I have read with interest some of the exchanges on this site on
discrimination indices. Can I add my pennyworth, specifically a warning?
The indices are measures of the correlation between total test scores and
individual item scores. They can be calculated as correlation coefficients
or (easier in the old days) by data from the papers with the highest and
lowest scores (e.g. the top and bottom 27%). Either way, the indices are
dangerously unreliable if they are only based on a few hundred examinees.
I.e. good questions may be thrown away, with truly poor discriminators being
unrecognized as such.
Tables of criterion values have been published, against which to judge the
acceptability of the indices. These are not valid.
Where blind guessing of answers is not discouraged (e.g. by negative
marking), the indices are even less reliable.
I do not think that significnce levels for the correlation coefficients are
helpful.
I have written this up in a paper soon to be published:
'Do Item Discrimination Indices really help us to improve our tests'.

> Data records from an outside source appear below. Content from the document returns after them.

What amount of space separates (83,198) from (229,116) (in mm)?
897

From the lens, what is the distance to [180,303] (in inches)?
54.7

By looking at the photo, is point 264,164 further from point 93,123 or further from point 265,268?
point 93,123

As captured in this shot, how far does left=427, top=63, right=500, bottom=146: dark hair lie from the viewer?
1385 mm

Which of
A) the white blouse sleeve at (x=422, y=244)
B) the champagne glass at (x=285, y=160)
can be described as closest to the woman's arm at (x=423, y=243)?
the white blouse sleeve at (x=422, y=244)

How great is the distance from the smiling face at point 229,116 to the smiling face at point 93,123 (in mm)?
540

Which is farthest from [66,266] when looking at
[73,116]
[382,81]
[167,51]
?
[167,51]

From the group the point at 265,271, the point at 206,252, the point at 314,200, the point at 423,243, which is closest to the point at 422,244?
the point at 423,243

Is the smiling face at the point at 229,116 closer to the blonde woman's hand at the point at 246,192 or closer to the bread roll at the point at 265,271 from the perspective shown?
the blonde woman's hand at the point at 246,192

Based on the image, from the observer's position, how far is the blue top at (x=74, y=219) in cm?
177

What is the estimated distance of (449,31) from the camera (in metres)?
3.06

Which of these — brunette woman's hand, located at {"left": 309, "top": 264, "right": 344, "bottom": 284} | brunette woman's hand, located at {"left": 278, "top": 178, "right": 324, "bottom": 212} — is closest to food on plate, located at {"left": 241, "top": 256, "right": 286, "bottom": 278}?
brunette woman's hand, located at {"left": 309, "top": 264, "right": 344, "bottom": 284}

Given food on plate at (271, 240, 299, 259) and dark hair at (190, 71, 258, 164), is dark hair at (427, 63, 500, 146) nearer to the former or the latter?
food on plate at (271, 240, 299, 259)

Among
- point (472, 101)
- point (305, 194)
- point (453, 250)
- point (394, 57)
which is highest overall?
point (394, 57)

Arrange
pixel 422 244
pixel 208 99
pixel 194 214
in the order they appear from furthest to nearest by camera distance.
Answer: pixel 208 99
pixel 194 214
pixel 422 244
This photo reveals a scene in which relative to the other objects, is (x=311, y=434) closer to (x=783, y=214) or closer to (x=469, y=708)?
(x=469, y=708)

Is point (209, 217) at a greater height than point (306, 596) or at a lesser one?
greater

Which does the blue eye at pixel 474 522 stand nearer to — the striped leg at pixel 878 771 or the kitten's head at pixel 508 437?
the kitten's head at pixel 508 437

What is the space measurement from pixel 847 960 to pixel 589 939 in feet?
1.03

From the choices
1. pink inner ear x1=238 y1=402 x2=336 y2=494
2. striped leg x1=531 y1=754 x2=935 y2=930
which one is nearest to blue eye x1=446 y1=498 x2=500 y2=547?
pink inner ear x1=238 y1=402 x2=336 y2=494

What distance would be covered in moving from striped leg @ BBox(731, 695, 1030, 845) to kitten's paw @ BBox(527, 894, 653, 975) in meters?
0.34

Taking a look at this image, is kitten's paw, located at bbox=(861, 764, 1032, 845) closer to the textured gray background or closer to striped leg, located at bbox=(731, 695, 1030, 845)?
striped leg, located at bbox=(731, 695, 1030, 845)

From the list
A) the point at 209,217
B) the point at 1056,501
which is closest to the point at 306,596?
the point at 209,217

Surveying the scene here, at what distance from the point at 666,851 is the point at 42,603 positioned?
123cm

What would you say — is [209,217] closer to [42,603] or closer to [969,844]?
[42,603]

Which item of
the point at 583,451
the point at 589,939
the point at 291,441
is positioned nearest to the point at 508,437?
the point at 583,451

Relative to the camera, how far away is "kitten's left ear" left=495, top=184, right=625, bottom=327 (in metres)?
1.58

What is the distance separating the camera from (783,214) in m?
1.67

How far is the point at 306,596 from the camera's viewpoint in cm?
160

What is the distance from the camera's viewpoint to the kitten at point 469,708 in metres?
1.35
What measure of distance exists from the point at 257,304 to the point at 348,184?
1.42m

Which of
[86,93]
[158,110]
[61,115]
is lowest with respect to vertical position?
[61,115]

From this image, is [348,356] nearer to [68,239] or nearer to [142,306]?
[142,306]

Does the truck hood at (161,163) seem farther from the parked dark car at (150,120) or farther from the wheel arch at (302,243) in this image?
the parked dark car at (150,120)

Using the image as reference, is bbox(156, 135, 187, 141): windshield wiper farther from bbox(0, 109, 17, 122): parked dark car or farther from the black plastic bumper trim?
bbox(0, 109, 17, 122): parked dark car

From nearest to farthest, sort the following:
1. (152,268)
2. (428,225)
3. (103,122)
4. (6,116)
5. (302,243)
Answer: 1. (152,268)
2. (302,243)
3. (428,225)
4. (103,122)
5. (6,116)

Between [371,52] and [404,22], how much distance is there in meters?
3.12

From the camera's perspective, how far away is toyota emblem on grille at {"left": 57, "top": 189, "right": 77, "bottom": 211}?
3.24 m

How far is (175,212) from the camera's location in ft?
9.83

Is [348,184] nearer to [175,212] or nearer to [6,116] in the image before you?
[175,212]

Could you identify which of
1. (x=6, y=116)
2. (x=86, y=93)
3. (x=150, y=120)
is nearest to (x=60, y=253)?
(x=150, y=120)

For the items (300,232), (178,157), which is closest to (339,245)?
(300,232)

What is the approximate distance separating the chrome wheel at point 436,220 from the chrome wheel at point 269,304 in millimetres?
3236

Assessment & Evaluation in Higher Education 26 (3) June 2001.
Improving the reliability of multiple choice and true/false tests is of
particular interest to me and to my colleague David Miller - see also the
next two papers:
Burton R.F and Miller D.J. (2000) Statistical modelling of multiple-choice
and true/false tests: ways of considering, and of reducing, the
uncertainties attributable to guessing. Assessment & Evaluation in Higher
Education, 24 (4), 399-411.
Burton R.F (2001) Quantifying the effects of chance in multiple choice and
true/false tests: question selection and guessing of answers. Assessment &
Evaluation in Higher Education, 26 (1), 41-50.
|